At its eastern end the ridge descends in a long and gentle slope, expanding fan-like as it descends to the Copaic plain. This long slope was the site of Orchomenus. The position is one of great natural strength. On the south and north it is protected by the steep and rugged sides of the ridge which form, as it were, a first line of defence. At the foot of these declivities the waters of the Cephisus on the south and of the Melas on the north constitute a second line of defence; while on the east, where the descent to the plain is gradual, the site was till lately rendered secure by the great Copaic swamp which advanced to within a few hundred yards of the end of the slope. The ancient walls, of which considerable remains exist, started from the broad eastern foot of the hill, and followed its northern and southern brows upwards, converging more and more as they rose till at the upper end of the slope they were within about thirty yards of each other. Here at the head of the slope the walls end at the foot of a cliff which rises like a wall to a considerable height. Its small summit, reached by a long, steep, and narrow staircase hewn out of the rock, was the ancient acropolis. Yet this cliff, which presents such an imposing appearance on the east, is separated on the west only by a shallow depression of a few feet from the long rugged ridge of the hills. This, therefore, was the weak point in the circuit; and art had to be called in to supply the want of a natural defence. Accordingly the little citadel, protected by precipices on the east and north, was fortified on the west and south by immense walls of massive masonry, the remains of which are amongst the finest specimens of ancient Greek fortification in existence. The fortress thus formed is so small that it resembles a castle rather than an acropolis of the ordinary Greek type. But the splendid style of the masonry leaves no room to doubt that it is a Greek fortress of the very best period, probably of the fourth century B.C.—the golden age of Greek military engineering.
LXXX. The Plain of Chaeronea.—The plain of Chaeronea—one of the largest plains in Greece—stretches in an unbroken sweep from the foot of Mount Parnassus eastward to what used to be the Copaic Lake. Its length from east to west is about twelve miles, and its breadth from north to south about two. The plain is a dead flat, covered with fields of cotton and maize, and enclosed by bare, stony, barren hills both on the north and on the south. Seen on a bright summer day, with the mountains beyond the Copaic plain appearing blue in the distance and Parnassus towering grandly on the west, the scene is beautiful enough; but on a grey November morning, with the mists down on the distant mountains, it wears a cheerless aspect that well becomes a battlefield where a nation’s freedom was lost.

» **TASKS AND EXERCISES**:
a. From the passage on Orchomenus and Chaeronea, list the natural features that it says protected the site of Orchomenus on its south, north, and east sides.
b. According to the passage on Orchomenus and Chaeronea, what is the length of the plain of Chaeronea from east to west?

» **SOURCE DATA**:
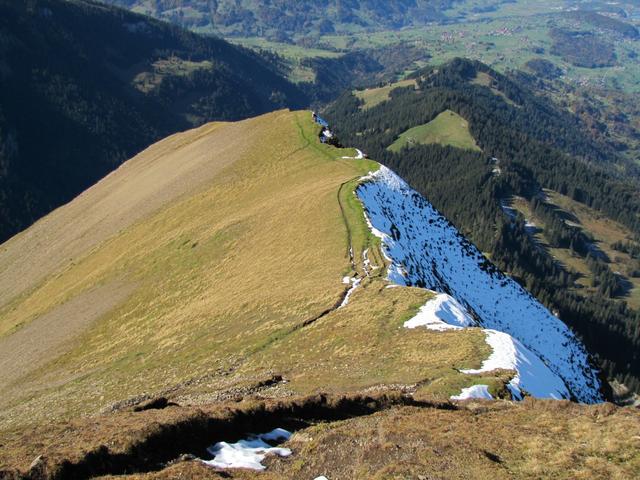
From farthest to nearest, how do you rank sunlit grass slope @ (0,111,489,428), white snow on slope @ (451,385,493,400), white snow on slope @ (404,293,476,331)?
white snow on slope @ (404,293,476,331)
sunlit grass slope @ (0,111,489,428)
white snow on slope @ (451,385,493,400)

» **TASK-BY-TASK OUTPUTS**:
a.
- The steep and rugged sides of the ridge (south and north)
- The waters of the Cephisus (south)
- The waters of the Melas (north)
- The great Copaic swamp (east)

b. About twelve miles.